WRITTEN PROBLEM:
Copy all of the entries below word for word, but leave the pictures out.

-- start --

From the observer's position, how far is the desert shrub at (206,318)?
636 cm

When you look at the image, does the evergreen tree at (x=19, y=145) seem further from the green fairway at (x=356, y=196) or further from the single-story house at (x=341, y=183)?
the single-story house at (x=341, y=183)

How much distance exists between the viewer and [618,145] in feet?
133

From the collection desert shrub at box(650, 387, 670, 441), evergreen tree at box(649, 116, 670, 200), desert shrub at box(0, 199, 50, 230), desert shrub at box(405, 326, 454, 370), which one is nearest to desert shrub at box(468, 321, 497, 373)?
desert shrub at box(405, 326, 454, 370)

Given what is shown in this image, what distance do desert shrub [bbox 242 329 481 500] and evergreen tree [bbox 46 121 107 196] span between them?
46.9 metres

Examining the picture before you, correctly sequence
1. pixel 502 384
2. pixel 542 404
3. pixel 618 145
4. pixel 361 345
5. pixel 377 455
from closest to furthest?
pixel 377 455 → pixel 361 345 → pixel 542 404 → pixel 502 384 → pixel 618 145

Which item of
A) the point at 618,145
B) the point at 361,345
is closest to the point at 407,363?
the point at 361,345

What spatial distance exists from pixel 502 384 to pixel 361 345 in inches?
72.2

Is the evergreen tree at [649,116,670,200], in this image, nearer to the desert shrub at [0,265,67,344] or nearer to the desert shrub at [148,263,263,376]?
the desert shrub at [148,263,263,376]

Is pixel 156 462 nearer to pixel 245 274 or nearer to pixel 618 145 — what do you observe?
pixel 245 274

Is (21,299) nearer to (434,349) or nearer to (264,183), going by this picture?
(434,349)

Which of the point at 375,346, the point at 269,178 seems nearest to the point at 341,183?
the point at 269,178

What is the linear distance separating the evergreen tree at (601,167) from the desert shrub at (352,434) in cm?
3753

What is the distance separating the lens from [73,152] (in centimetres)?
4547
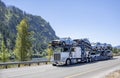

-- end --

ANSWER FOR THE TASK:
From the observer's position, how far is the desert shrub at (206,318)?
636 cm

When you look at the image, does the evergreen tree at (x=19, y=145) seem further from the green fairway at (x=356, y=196) or further from the single-story house at (x=341, y=183)?
the single-story house at (x=341, y=183)

How much distance exists between the viewer and [618,145] in feet?
133

From the collection desert shrub at box(650, 387, 670, 441), evergreen tree at box(649, 116, 670, 200), desert shrub at box(0, 199, 50, 230), desert shrub at box(405, 326, 454, 370), which one is nearest to desert shrub at box(468, 321, 497, 373)?
desert shrub at box(405, 326, 454, 370)

Given what is shown in this image, what distance do desert shrub [bbox 242 329 481 500] and evergreen tree [bbox 46 121 107 196] span between them?
46.9 metres

Examining the picture before you, correctly sequence
1. pixel 502 384
2. pixel 542 404
3. pixel 618 145
4. pixel 361 345
5. pixel 377 455
from closest to furthest?
pixel 377 455 → pixel 361 345 → pixel 542 404 → pixel 502 384 → pixel 618 145

Which item of
A) the point at 618,145
B) the point at 361,345
is closest to the point at 407,363?
the point at 361,345

What spatial distance exists from pixel 502 384 to pixel 361 345 in inches?
72.2

Is the evergreen tree at [649,116,670,200], in this image, nearer to the desert shrub at [0,265,67,344] or nearer to the desert shrub at [148,263,263,376]?
the desert shrub at [148,263,263,376]

Is pixel 156 462 nearer to pixel 245 274 or nearer to pixel 618 145 — what do you observe?
pixel 245 274

Is (21,299) nearer to (434,349) or nearer to (264,183), going by this picture?
(434,349)

Which of the point at 375,346, the point at 269,178 seems nearest to the point at 341,183?
the point at 269,178

What is the linear distance separating the evergreen tree at (601,167) from the desert shrub at (352,434) in cm?
3753

What is the distance separating the lens from [73,152] (in centimetres)?
4547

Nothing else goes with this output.